Bara Laut Dalam - Chapter 838
Bab 838: Sebuah Undangan di Akhir Abad
Di tepi hamparan kekacauan, di mana aturan dan sifat informasi terdistorsi, Duncan menghabiskan satu menit penuh dalam perenungan mendalam sebelum memutuskan untuk berhenti mencoba memecahkan masalah tersebut.
Pada saat itu, ada secercah harapan—Ray Nora tidak diusir dari Vanished, dan juga tidak tertindas di bawah kapal. Sayangnya, dia telah ditabrak dengan keras oleh kapal itu sendiri dan sekarang sedikit linglung.
Situasi ini memberi Duncan gambaran yang jelas, mengingatkannya pada sebuah karya seni terkenal di dunia dari Bumi: Anjing terjepit di bemper depan saat sebuah mobil melaju kencang di jalan raya.
Duncan berdeham dua kali, menepis bayangan yang mengganggu itu, dan berjalan beberapa langkah bersama Alice. Ekspresinya campuran antara permintaan maaf dan kekhawatiran. “Maaf, aku tidak memperhatikan saat kita mengemudikan kapal… Apakah kamu baik-baik saja?”

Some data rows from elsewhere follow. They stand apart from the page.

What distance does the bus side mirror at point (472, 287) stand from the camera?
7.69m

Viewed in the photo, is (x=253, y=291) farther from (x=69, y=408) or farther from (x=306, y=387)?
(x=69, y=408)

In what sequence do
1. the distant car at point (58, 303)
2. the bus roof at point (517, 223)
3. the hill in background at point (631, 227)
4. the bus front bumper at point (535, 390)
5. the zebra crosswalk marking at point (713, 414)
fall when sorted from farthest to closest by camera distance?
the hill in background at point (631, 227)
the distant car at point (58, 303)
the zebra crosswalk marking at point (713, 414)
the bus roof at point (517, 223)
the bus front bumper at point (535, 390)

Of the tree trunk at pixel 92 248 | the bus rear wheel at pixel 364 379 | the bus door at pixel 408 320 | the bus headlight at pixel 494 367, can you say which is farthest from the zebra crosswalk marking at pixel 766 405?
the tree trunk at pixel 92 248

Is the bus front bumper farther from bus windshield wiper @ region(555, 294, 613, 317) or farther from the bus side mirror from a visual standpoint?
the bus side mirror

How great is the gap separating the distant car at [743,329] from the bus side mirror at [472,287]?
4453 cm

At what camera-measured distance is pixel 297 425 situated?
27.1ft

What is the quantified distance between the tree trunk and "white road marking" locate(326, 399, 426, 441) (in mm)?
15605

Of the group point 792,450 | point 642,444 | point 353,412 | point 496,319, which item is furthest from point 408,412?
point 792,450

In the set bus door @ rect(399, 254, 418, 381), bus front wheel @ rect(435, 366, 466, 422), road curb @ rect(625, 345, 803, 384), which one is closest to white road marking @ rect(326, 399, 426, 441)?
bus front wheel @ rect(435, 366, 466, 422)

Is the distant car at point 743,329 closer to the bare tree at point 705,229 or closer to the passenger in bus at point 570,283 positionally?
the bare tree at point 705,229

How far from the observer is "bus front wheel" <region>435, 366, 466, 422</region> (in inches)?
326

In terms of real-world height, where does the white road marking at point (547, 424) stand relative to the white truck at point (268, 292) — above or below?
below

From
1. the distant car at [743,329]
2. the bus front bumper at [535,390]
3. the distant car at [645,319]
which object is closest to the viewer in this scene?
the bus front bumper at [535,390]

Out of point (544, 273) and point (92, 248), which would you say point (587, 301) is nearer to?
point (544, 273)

Tenggelam dalam pikiran, Alice berhenti sejenak sebelum tiba-tiba menepuk lengan Duncan. “Kapten, saya ingat Vanished-lah yang bertabrakan dengan White Oak, dan kemudian saya naik ke kapal Anda. Sekarang giliran Frost Queen—apakah ini sebuah pola?”
Duncan menatapnya tajam. “‘Pola’ bukanlah istilah yang tepat di sini!”
Pada saat itu, Ray Nora mulai menenangkan diri, memijat kepalanya yang berdenyut sambil perlahan bangkit dari samping tempat tidur. “Aku baik-baik saja, hanya sangat terkejut—aku tidak menduga kedatangan yang begitu… ‘mengejutkan’.”
Sembari berbicara, tatapan Ray Nora tertuju pada Alice, mengamati gadis yang sangat mirip dengannya itu dengan campuran rasa ingin tahu dan kompleksitas. Alice membalas tatapannya dengan ekspresi serius dan ingin tahu.
Setelah terdiam cukup lama, Ray Nora tersenyum dan mengulurkan tangannya kepada Alice. “Halo.”
Alice menjawab dengan senyum lebar, dengan antusias menggenggam tangan Ray Nora. “Hai!”
“Sungguh luar biasa,” gumam Ray Nora pada dirinya sendiri, memperhatikan kekencangan jabat tangan Alice. Kemudian dia menoleh ke Duncan, “Aku tidak pernah menyangka pertemuan pertamaku dengan Alice di dimensi ini akan terjadi dalam keadaan supranatural seperti ini… meskipun sulit untuk mengatakan apakah tempat ini adalah ‘dimensi yang sebenarnya’.”
Dengan kata-kata itu, dia perlahan menarik tangannya dan berjalan melintasi ruangan, sambil menunjuk ke arah dinding.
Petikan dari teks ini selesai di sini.